- Majelis hakim Pengadilan Tindak
Pidana Korupsi Jakarta menjatuhkan vonis berupa hukuman empat tahun
enam bulan penjara ditambah denda Rp 250 juta subsider kurungan enam
bulan kepada anggota Dewan Perwakilan Rakyat Angelina
Sondakh alias Angie. Hakim menilai, Angie terbukti melakukan tindak
pidana korupsi secara berlanjut dengan menerima pemberian berupa uang
senilai total Rp 2,5 miliar dan 1.200.000 dollar Amerika dari Grup
Permai.
Selaku anggota DPR sekaligus Badan
Anggaran DPR Angie menyanggupi untuk menggiring anggaran proyek
perguruan tinggi di Kementerian Pendidikan Nasional sehingga dapat
disesuaikan dengan permintaan Grup Permai.
Putusan
ini dibacakan majelis hakim Tipikor yang terdiri dari Sudjatmiko
(ketua), Marsudin Nainggolan, Afiantara, Hendra Yosfin, dan Alexander
secara bergantian dalam persidangan yang berlangsung di Pengadilan
Tindak Pidana Korupsi Jakarta, Kamis (10/1/2013).

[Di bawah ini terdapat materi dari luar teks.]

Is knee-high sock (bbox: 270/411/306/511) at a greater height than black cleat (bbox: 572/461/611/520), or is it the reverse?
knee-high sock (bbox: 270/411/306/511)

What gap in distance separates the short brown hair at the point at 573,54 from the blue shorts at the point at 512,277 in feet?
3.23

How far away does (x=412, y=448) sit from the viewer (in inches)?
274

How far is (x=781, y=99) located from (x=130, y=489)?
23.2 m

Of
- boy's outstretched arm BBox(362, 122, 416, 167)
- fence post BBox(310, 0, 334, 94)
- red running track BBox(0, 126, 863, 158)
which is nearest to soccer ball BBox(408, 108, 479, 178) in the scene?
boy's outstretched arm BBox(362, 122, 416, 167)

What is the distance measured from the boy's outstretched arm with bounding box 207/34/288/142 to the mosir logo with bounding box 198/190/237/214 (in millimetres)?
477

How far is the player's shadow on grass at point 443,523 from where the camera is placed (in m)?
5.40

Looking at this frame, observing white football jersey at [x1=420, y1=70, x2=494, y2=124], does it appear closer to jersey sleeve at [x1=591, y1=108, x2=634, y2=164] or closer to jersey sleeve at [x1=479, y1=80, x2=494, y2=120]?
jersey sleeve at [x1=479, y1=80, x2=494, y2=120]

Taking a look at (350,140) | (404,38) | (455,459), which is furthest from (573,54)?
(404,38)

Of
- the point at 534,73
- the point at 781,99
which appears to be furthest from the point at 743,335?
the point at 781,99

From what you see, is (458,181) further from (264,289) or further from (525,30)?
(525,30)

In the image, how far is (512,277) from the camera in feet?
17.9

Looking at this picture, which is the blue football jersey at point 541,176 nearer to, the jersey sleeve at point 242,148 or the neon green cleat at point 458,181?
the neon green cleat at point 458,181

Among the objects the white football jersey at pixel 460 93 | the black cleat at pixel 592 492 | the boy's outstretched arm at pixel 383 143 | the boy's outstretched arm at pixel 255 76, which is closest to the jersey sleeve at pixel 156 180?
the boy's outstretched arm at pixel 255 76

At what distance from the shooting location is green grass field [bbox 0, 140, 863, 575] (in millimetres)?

“Menyatakan terdakwa Angelina Patricia Pingkan Sondakh
terbukti sah dan meyakinkan melakukan tindak pidana korupsi secara
berlanjut sebagaimana diancam dan diatur dalam Pasal 11 Undang-Undang
Pemberantasan Tindak Pidana Korupsi juncto Pasal 64 ayat 1 KUHP
sebagaimana dakwaan ketiga,” kata ketua majalis hakim Sudjatmiko.
Vonis ini jauh lebih ringan dibanding tuntutan jaksa
KPK yang meminta agar Angie dihukum
12 tahun penjara ditambah denda Rp 500 juta subsider enam bulan
kurungan. Putusan ini juga tidak mengharuskan Angie membayar kerugian
negara sesuai dengan nilai uang yang dikorupsinya sebagaimana yang
dituntut oleh jaksa KPK.
Mengenai jumlah uang
yang dianggap terbukti diterima Angie pun berbeda dengan pendapat jaksa.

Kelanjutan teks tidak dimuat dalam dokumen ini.